Ponta Delgada
Our time in the Azores flew past rapidly, and we seemed to manage to be constantly doing something but never actually that busy: I think we must have gone local! Any grand plans we harboured as we arrived of visiting other islands were put paid to by a fatal trio of factors: the aforementioned lackadaisical or “manyana” attitude we seemed to gain by some form of osmosis; the requirement to check out and check in again between each island; and finally the need to fix the few items that we had had trouble with on the outward leg. Consequently I’m not even going to try to write this day by day or in any particular order as I’m not sure I can quite remember now (a couple of days out to sea).
Firstly the boat: other than the obvious re-provisioning (always entertaining in a foreign country where your grasp of the language is limited) there were two pressing issues on our minds as we entered, both pertaining to rudders: firstly the snapped windvane servo pendulum rudder shaft, solved by taking the offending joining piece to someone at the yard at the club who knew who could weld it. Secondly and more worryingly was the main rudder, which was stiff and groaning when I had relieved the autopilot of its duties a couple of miles out from the finish. There followed many hours of taking it in turns to lower ourselves into the lazarette (locker at the stern of the boat that the rudder quadrant is mounted in) and poking around, spraying oil and listening carefully whilst the other person turned the wheel back and forth. Eventually we called it a day, heading off for dinner with a vague plan to contact the yard and an engineer first thing in the morning to see if we could get Dragon hauled out and the rudder dropped and main bearings replaced as this was where the sound had been traced to. Slightly dejected and with a place on the start line seeming to slip from our grasp we headed to bed.

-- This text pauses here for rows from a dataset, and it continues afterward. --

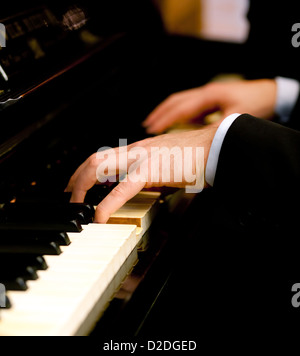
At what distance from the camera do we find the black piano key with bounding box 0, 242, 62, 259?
790mm

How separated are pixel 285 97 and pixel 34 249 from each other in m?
1.52

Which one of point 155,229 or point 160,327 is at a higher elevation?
point 155,229

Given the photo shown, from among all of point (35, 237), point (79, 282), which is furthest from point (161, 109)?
point (79, 282)

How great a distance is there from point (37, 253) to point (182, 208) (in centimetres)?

Next morning Martyn got up and thought he would have a final play in the lazarette before we went around to the yard; once inside he found that the rubber sleeve that acts as a backup in the case of the main seal leaking and twists as the rudder turns had perished and broken up in a fold that we couldn’t see into and that the edge of the tear had been pulled down in between the rudder bearing and the shaft causing the stiffness and noise. some further poking and pulling it out with a screwdriver totally freed off the rudder. We cut off the remainder of the seal, replacing it with a piece of old wetsuit leg superglued around. Dragon was ready for the return leg!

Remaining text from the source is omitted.